Edouard Husson : Dans la Tribune sur l’Europe qu’il vient de publier, le président français explique que la liberté est un pilier de la “Renaissance européenne” qu’il souhaite voir mise en œuvre. Eh bien pour illustrer cet appel à la liberté, il appelle à créer une agence européenne de surveillance des élections ! Il semble ignorer que l’OSCE remplit très bien ce rôle, d’une part; d’autre part, c’est supposer que la démocratie n’est pas capable de se défendre elle-même dans chacun de nos pays. Toujours au nom de la liberté, Emmanuel Macron appelle à restreindre la liberté d’internet.

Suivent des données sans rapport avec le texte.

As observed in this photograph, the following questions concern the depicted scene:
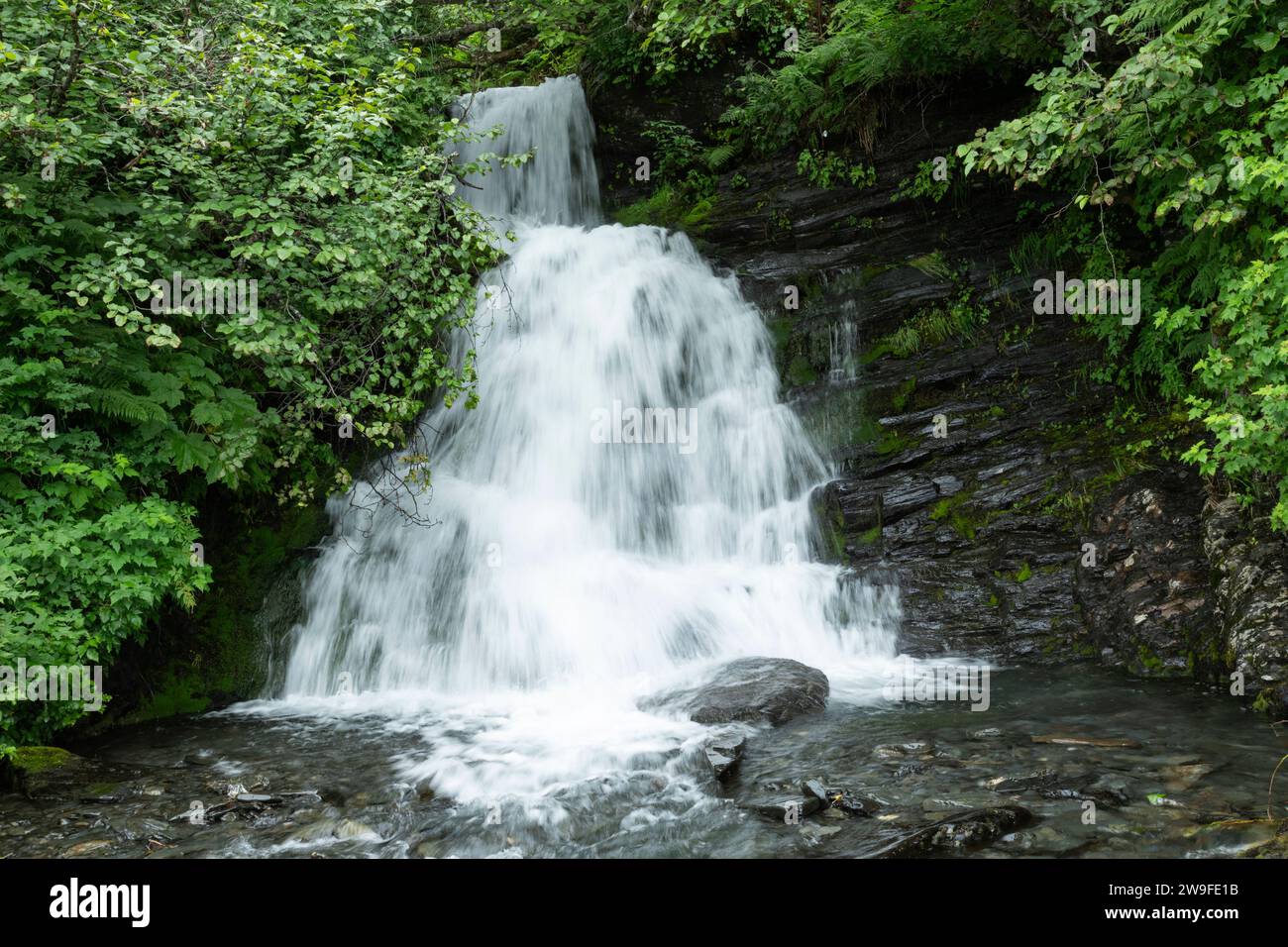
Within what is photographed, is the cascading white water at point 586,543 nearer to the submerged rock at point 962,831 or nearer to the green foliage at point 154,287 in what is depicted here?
the green foliage at point 154,287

Mais quelle est la crédibilité de dénonciation des “fake news” et des manipulations électorales quand on est soi-même obsédé par une menace imaginaire, la menace russe? Angela Merkel n’est pas différente d’Emmanuel Macron sur ce point. Elle est même plus radicale dans l’action: nombreux sont les comptes facebook ou twitter de journalistes qui ont été fermés, provisoirement ou durablement, par les entreprises concernées à la demande du gouvernement allemand. Le progressisme européen actuel est de mon point de vue bien plus “illibéral” que le conservatisme d’un Orban ou d’un Salvini. Ne serait-ce que parce que les progressistes tiennent encore de nombreux leviers du pouvoir et peuvent mobiliser l’Etat à leur service. La crise des Gilets Jaunes, avec les violences policières hebdomadaires et les comptabilisations sous-estimées du nombre de manifestants, en est une illustration flagrante. 

Comparativement, quels ont été les plus importants exemples de ces approximations, des erreurs, ou parfois des mensonges dans les deux camps ? 

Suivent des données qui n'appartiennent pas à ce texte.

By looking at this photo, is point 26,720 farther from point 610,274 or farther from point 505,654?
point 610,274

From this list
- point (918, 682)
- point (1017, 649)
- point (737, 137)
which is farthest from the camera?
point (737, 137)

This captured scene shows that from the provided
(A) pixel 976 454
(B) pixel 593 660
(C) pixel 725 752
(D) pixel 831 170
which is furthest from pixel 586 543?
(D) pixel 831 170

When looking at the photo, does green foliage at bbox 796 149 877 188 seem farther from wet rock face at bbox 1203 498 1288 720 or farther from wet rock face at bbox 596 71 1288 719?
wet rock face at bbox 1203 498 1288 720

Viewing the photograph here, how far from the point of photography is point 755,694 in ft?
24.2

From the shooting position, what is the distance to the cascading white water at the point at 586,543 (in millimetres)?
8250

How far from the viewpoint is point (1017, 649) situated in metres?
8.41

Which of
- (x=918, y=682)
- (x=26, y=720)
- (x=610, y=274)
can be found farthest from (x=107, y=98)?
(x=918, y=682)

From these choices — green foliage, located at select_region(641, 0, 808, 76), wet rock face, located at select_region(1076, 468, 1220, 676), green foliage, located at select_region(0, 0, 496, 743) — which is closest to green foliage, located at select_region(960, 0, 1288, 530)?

On ne passe pas grand chose aux conservateurs et aux populistes. La moindre de leurs inexactitudes devient un scandale médiatique. Il arrive évidemment à Orban d’être aussi  borné que ses adversaires obsédés par Poutine, quand lui-même voit Soros partout. Quant à Matteo Salvini, il aime bien avoir Emmanuel Macron comme adversaire et l’accuser de renvoyer les migrants dont ne veut pas la France vers l’Italie. Cependant, les progressistes aussi sont capables de travestir la réalité. Rien ne le montre mieux que l’échange sur l’euro, lors du débat présidentiel de l’entre-deux-tours en 2017. Tout le monde est tombé sur Marine Le Pen, parce qu’elle n’avait pas su expliquer comment elle envisageait la transformation de l’euro en monnaie commune - une bonne idée sur laquelle elle a séché faute de préparation. Personne n’a relevé que le candidat Macron a lui, carrément dit une énormité: il a prétendu que le chômage était plus bas en 2017 qu’il ne l’était avant l’euro: pour la France, c’est le contraire !

Ne pourrait-on pas en conclure que le camp "progressiste", à trop vouloir polariser le débat, en est arrivé à utiliser les armes de l'adversaire ? 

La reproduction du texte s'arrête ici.